You might be happy with moving just up and down, or left and right, or you might want to move diagonally. However, if you want to move the equivalent of 1 unit distance in a diagonal manner, you cannot do so simply by adding 1 to both x & y, because you will then be moving further than 1 unit. In terms of trigonometry and a 45 degree angle.

### Wrong Formula for Moving 1 Unit Diagonally

Math.sqrt( Math.pow(1,2) + Math.pow(1,2)) = 1.4142;

// SQUARE ROOT OF 2 IS NOT 1 UNIT DISTANCE

So, you need to use a different formula that will instead measure the 1 unit distance around the point of origin -- like you were drawing a circle on grid paper using a compass or a pencil and a piece of thread.

### Formula to Move Diagonally Toward an Object

*this*refers to the current object.

*target*would be object we want to move toward.

*velocity*represents the distance that we want to move away from a location. (Ex. 2 would be faster than 0.5.)

// DETERMINE WHAT DIFFERENCES ARE BETWEEN X & Y

// (AKA ADJACENT AND OPPOSITE SIDES OF A TRIANGLE)

// AND IF THEY ARE POSITIVE OR NEGATIVE

directionX = (target.x - this.x);

directionY = (target.y - this.y);

// USE TRIGONOMETRIC ARCTANGENT TO GET THE ANGLE

// USING THE SIDE MEASURMENTS OF THE TRIANGLE

angle = Math.atan(directionY, directionX);

// USE TRIGONOMETRIC SINE AND COSINE TO GET A POSITIVE OR NEGATIVE

// VALUE OF THE DISTANCE OF THE NEW LOCATION

velocityX = this.velocity * Math.cos(angle);

velocityY = this.velocity * Math.sin(angle);

// CHANGE VALUE OF THE CURRENT POSITION OF X & Y

// BY ADDING THE DETERMINED VALUES

this.x += velocityX;

this.y += velocityY;

## Difference Between Degrees and Radians

In school, you learn early on that directions can be measured in and arc of degrees -- 360 degrees = one full rotation.

You also learn that the circumference of a circle is 2 * PI * radius, or 2πr.

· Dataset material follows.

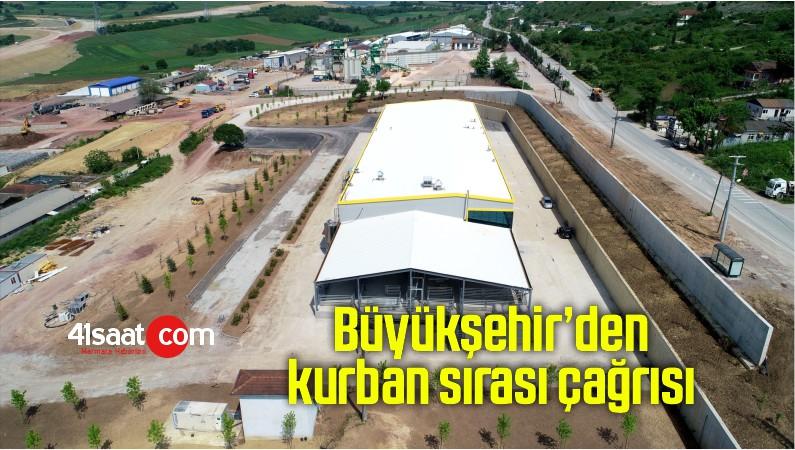 Kocaeli'de Kocaeli Büyükşehir'den kurban sırası çağrısı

That means if you take the radius (half distance across a circle) and lay it across the top of the circle, the radius would be used approximately 3.14 times for a half-circle. or 6.28 times for a full circle.

Using the radius as a unit of measurement is also called a "radian." So, there are 2*PI radians around a circle.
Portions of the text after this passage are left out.